Cordner's selfless act to own loss
A leader's true qualities become most visible when the pain of defeat is still raw and by speaking when he wasn't spoken to on Wednesday night Boyd Cordner took the Blues' Game Three loss and made it his own.
With speculation growing louder that this will be Laurie Daley's final series as coach of New South Wales, the question was put to him as to whose shoulders the responsibility for the loss should fall on.
As Daley moved to defend the 17-man playing group that he had shepherded through this Holden State of Origin Series by accepting the entirety of the blame himself, Cordner spoke up for the first time in the post-match press conference to stand in front of the bullet.
Magnanimous in defeat with a speech during the on-field presentation that oozed class that an entire state should get behind, Cordner refused to allow Daley to be held responsible for a fourth series defeat in five years in charge.
"I'll step in there. I reckon it's the players," said Cordner, who is generally much more comfortable running tough lines against monster back-rowers than he is in front of a microphone.
"All we have to worry about is turning up and training. We've got a game-plan and a structure to stick to and Laurie and the coaching staff have been nothing but great every time I've been wearing a Blue jersey, especially this series.
"We had the same team all the way through the series and we prepared really well every game, especially this game because our training this time we didn't have to learn anything new because we had the same players.
"It falls back on myself being the captain and the playing group as well.
"We played really well Game One and most of Game Two; it was really disappointing how that ended. We come up here tonight and we didn't start the game off how we planned.
"That doesn't come back on the coaches, that's the players. I'll put my hand up there."
If Daley does step aside, when the dust settles the next coach in line need look no further than Cordner for the embodiment of the players they will need to break a Queensland stranglehold that has been loosened only once in the past 12 years.
It's an extraordinary period of dominance in a rivalry that had never seen a team dominate for more than three years in a row for the first 25 years, and given the confidence the young Maroons will take from this year that dominance shows no signs of abating.
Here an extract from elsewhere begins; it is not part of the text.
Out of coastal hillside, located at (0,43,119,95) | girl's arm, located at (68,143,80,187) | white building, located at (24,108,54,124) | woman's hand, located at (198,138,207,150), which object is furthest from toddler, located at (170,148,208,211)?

Queensland has developed this superiority on a selection policy not of picking the best individuals but the best teammates.
They want to know that when a game is in the balance and they are struggling to gain the ascendancy the 16 other players in the squad will fight just as hard as they will to turn the tide.
You can never question the effort of any player that graces the Origin arena but if it is not done as a collective it can be very easily misdirected and energy soon degenerates into panic.
Players such as Jake Trbojevic, Josh Jackson, Wade Graham and Jack Bird will be willing allies to Cordner for the next five years at least and can develop a dependability that will stand up in the harsh glare of Origin's spotlight.
The challenge for the New South Wales coach in 2018 will be finding the formula for the right players to put around them.